O Ministério Público do Rio de Janeiro prendeu, nesta quinta-feira (14), dez policiais militares acusados de integrar um esquema de cobrança de propina a comerciantes de Belford Roxo, na Baixada Fluminense.
A ação é um desdobramento da Operação Patrinus, que investiga a atuação criminosa dentro do 39º BPM (Belford Roxo).
Segundo a denúncia, o grupo exigia pagamentos mensais de comerciantes de Belford Roxo entre 2021 e 2024. Em troca, oferecia proteção usando viaturas, armas e fardas da própria corporação.
Os donos de estabelecimentos, como restaurantes, mercados, farmácias, postos e até um ponto do Detran, eram chamados informalmente de ‘padrinhos’.
“Destaca que policiais militares, que deveriam proteger a população sem cobrar qualquer valor, recebem, solicitam ou exigem de prestadores de atividades econômicas o pagamento de taxas para, justamente, prover o serviço de segurança, no exercício de suas funções e utilizando-se de viatura, uniforme e armamento da corporação”, ressalta o MP.
Os agentes cumpriram 10 mandados de prisão e busca e apreensão na capital e em cidades da Baixada Fluminense, como Duque de Caxias, Belford Roxo, Magé e Nova Iguaçu. A operação teve o apoio da Corregedoria da Polícia Militar.
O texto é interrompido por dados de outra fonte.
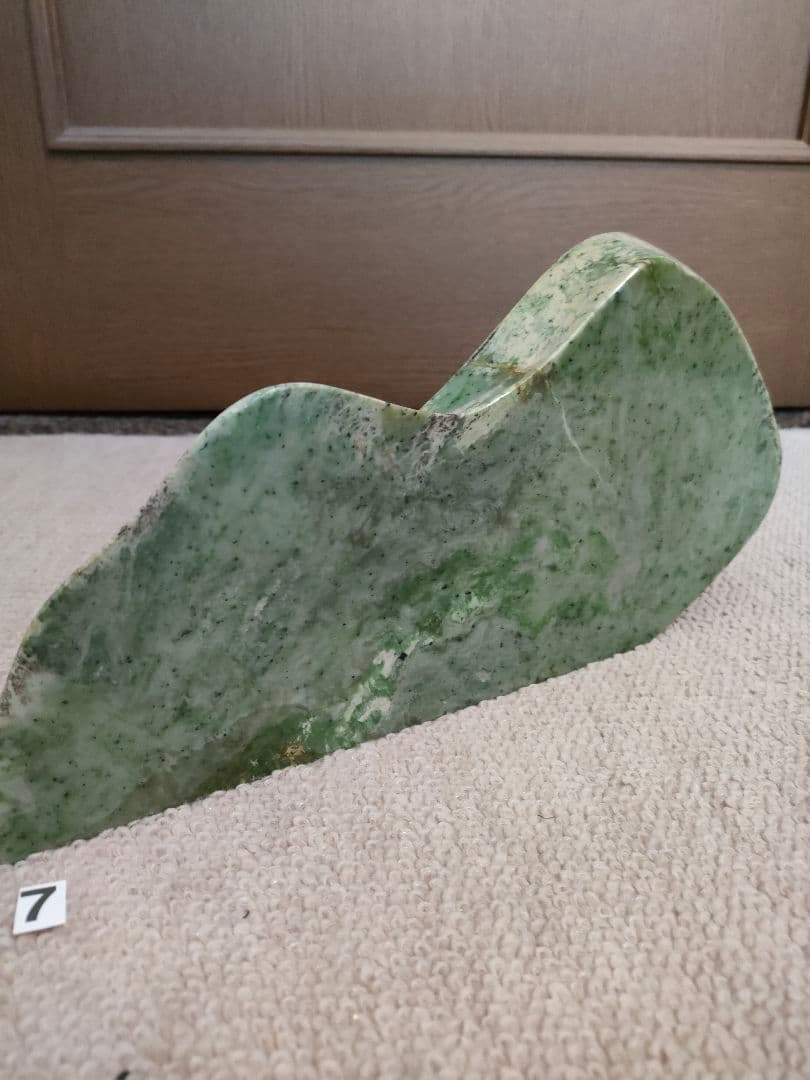 美！ひすい【日高翡翠】愛石家放出品！ 天然石 鑑賞石 北海道 原石  国産鉱物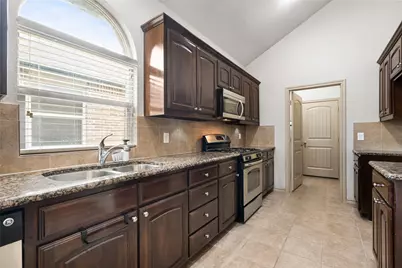 649 Cattlemans Way, Fort Worth, TX 76131 - Photo 10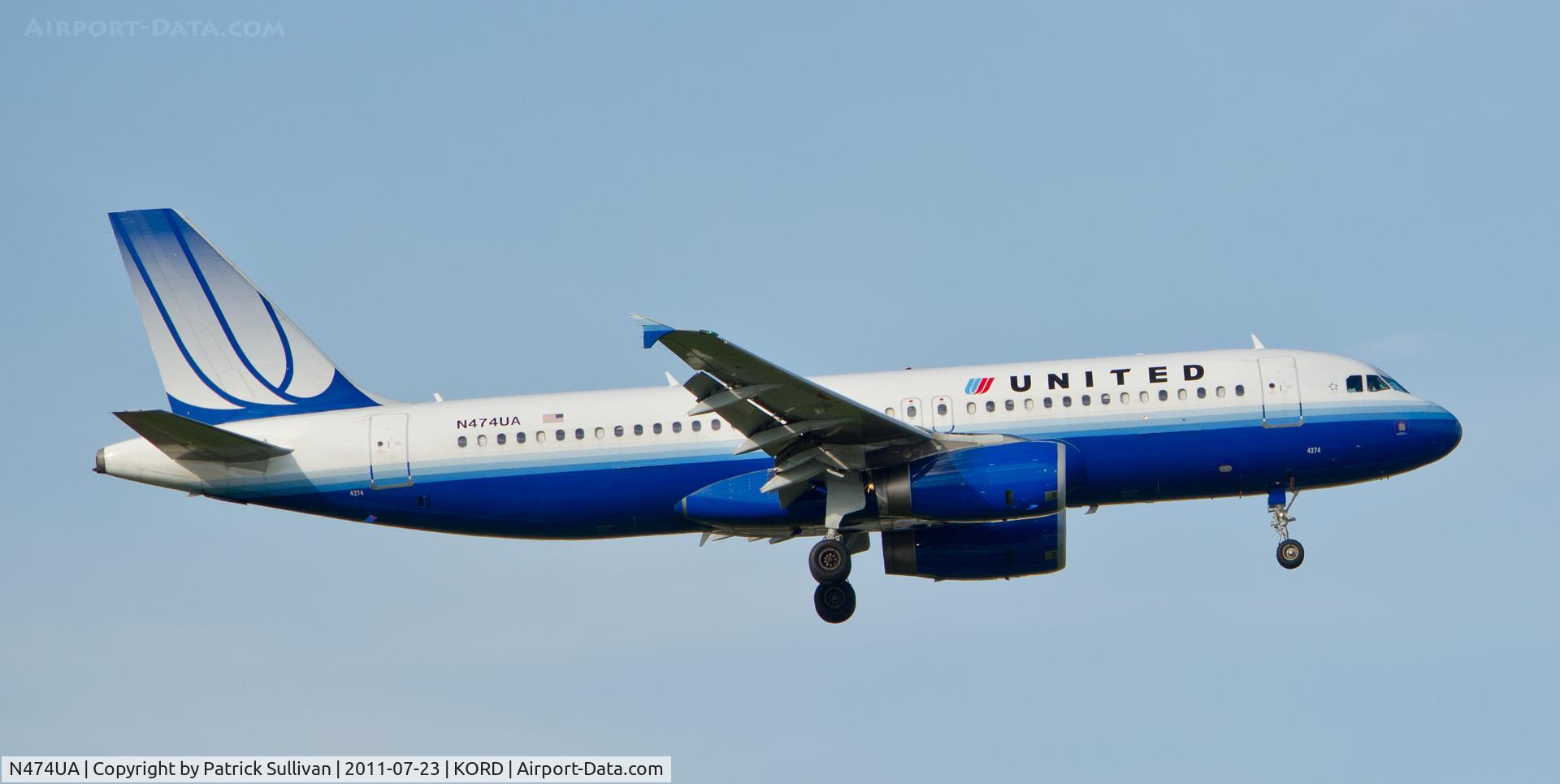 N474UA, 2001 Airbus A320-232 C/N 1475, Landing KORD 14R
A corporação informou que eles foram encaminhados para a 1ª Delegacia de Polícia Judiciária Militar e, posteriormente, serão conduzidos à Unidade Prisional da Corporação.
“O comando da Polícia Militar reitera que não compactua com desvios de conduta ou crimes praticados por seus integrantes, punindo os responsáveis quando constatados os fatos”, disse por meio de nota.
O Grupo de Atuação Especial de Segurança Pública (Gaesp) já havia denunciado, em julho, outros 11 PMs do mesmo batalhão por práticas semelhantes.
Nas fases anteriores, a investigação apontou que grupos de militares cobravam taxas para não reprimir atividades irregulares, vendiam armas e drogas apreendidas e chegavam a se autointitular “pior que milícia”.